Given passage:
--
Step 1 Create Virtual Environment

python3 -m venv /opt/jupyterhub

Step 2 Install JupyterHub Components

# Upgrade pip
/opt/jupyterhub/bin/pip install --upgrade pip wheel

# Install JupyterHub and JupyterLab
/opt/jupyterhub/bin/pip install jupyterhub jupyterlab notebook

# Install PySpark
/opt/jupyterhub/bin/pip install pyspark==4.1.1 py4j ipykernel

Step 3 Install Node.js Proxy

npm install -g configurable-http-proxy

Step 4 Verify Installations

/opt/jupyterhub/bin/jupyterhub --version
/opt/jupyterhub/bin/jupyter --version
which configurable-http-proxy

Configure JupyterHub

Step 1 Create Configuration Directory

mkdir -p /opt/jupyterhub/etc/jupyterhub
cd /opt/jupyterhub/etc/jupyterhub

Step 2 Generate Config File

/opt/jupyterhub/bin/jupyterhub --generate-config

Step 3 Edit Configuration

cat > /opt/jupyterhub/etc/jupyterhub/jupyterhub_config.py << 'EOF'
# Basic settings
c.JupyterHub.bind_url = 'http://0.0.0.0:8000'
c.Spawner.default_url = '/lab'
c.Spawner.notebook_dir = '~'

# Environment variables for all users
c.Spawner.environment = {
    'SPARK_HOME': '/opt/spark',
    'PYTHONPATH': '/opt/spark/python:/opt/spark/python/lib/py4j-0.10.9.7-src.zip',
    'JAVA_HOME': '/usr/lib/jvm/java-17-openjdk-amd64',
    'SPARK_LOCAL_IP': '129.212.232.134',
    'PYSPARK_PYTHON': '/opt/jupyterhub/bin/python3',
    'PYSPARK_DRIVER_PYTHON': '/opt/jupyterhub/bin/python3'
}

# Resource limits per user
c.Spawner.mem_limit = '2G'
c.Spawner.cpu_limit = 2

# Allow all authenticated users to login
c.Authenticator.allow_all = True

# Preserve user environment variables (fixes file permission issues)
--
Written task A: In the JupyterHub setup guide, translate the comment "Allow all authenticated users to login" into Spanish.
Written task B: Extend the JupyterHub setup guide past its final line, picking up at the comment about preserving user environment variables.

Information shown:
--
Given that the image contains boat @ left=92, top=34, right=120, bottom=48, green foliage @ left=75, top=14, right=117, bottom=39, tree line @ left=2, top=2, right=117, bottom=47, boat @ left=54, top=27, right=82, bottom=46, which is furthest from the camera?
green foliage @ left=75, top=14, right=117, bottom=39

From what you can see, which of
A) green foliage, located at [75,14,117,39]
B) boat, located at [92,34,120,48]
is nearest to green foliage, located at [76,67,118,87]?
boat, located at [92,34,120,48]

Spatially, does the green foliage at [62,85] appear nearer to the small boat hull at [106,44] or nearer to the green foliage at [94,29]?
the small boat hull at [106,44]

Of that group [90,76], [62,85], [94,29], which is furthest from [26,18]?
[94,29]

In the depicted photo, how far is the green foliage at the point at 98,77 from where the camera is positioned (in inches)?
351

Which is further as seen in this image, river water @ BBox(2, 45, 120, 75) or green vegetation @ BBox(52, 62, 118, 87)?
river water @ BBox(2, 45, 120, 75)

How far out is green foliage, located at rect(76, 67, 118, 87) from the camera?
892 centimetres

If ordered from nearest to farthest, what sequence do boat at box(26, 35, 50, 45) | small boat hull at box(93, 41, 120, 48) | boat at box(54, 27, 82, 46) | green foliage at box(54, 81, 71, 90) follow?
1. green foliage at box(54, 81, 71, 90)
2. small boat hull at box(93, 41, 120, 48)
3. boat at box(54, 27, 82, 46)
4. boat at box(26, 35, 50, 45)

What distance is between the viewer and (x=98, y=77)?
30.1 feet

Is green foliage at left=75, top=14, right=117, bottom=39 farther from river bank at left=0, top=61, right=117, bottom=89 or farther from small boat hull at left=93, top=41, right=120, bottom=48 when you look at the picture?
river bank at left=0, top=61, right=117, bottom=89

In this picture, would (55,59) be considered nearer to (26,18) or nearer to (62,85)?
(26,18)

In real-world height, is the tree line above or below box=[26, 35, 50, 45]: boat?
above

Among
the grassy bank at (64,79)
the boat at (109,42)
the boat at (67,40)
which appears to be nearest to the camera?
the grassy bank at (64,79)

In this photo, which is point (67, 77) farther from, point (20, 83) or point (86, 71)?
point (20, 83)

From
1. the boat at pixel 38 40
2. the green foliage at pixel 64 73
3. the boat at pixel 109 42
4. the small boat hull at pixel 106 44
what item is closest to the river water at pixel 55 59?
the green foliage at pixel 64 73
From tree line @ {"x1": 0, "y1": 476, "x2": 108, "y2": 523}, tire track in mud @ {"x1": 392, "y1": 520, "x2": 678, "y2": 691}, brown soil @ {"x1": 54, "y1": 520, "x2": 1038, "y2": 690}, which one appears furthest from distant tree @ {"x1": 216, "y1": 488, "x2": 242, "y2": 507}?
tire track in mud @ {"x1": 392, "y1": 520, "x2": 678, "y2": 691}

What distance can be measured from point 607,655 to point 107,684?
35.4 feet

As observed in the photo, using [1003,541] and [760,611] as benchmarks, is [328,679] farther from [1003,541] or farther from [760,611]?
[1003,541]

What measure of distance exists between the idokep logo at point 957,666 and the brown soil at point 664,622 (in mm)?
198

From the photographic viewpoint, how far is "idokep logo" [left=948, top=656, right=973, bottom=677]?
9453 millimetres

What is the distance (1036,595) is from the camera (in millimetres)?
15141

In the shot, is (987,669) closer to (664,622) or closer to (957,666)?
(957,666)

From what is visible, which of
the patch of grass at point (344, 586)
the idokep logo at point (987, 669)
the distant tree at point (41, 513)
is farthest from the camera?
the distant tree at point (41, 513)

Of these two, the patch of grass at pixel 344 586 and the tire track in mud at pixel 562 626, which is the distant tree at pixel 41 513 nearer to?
--
Expected output A: Permitir que todos los usuarios autenticados inicien sesión

Expected output B:
c.Spawner.env_keep = ['USER', 'PATH', 'HOME']
EOF

Create PySpark Kernel

mkdir -p /usr/local/share/jupyter/kernels/pyspark

cat > /usr/local/share/jupyter/kernels/pyspark/kernel.json << 'EOF'
{
  "display_name": "PySpark (Spark 4.1.1)",
  "language": "python",
  "argv": [
    "/opt/jupyterhub/bin/python3",
    "-m",
    "ipykernel_launcher",
    "-f",
    "{connection_file}"
  ],
  "env": {
    "SPARK_HOME": "/opt/spark",
    "PYTHONPATH": "/opt/spark/python:/opt/spark/python/lib/py4j-0.10.9.7-src.zip:/opt/jupyterhub/lib/python3.12/site-packages",
    "JAVA_HOME": "/usr/lib/jvm/java-17-openjdk-amd64",
    "SPARK_LOCAL_IP": "129.212.232.134",
    "PATH": "/opt/jupyterhub/bin:/usr/local/sbin:/usr/local/bin:/usr/sbin:/usr/bin:/sbin:/bin",
    "PYSPARK_PYTHON": "/opt/jupyterhub/bin/python3",
    "PYSPARK_DRIVER_PYTHON": "/opt/jupyterhub/bin/python3",
    "PYSPARK_SUBMIT_ARGS": "--master spark://129.212.232.134:7077 --conf spark.driver.host=129.212.232.134 --conf spark.driver.bindAddress=129.212.232.134 --executor-memory 768m --executor-cores 1 --driver-memory 512m --conf spark.executor.memoryOverhead=384m --conf spark.driver.memoryOverhead=256m pyspark-shell"
  }
}
EOF

Setup System Services

Step 1 Spark Master Service

cat > /etc/systemd/system/spark-master.service << 'EOF'
[Unit]
Description=Apache Spark Master
After=network-online.target
Wants=network-online.target

[Service]
Type=forking
User=root
Environment="SPARK_HOME=/opt/spark"
Environment="JAVA_HOME=/usr/lib/jvm/java-17-openjdk-amd64"
Environment="SPARK_LOCAL_IP=129.212.232.134"
Environment="SPARK_MASTER_HOST=129.212.232.134"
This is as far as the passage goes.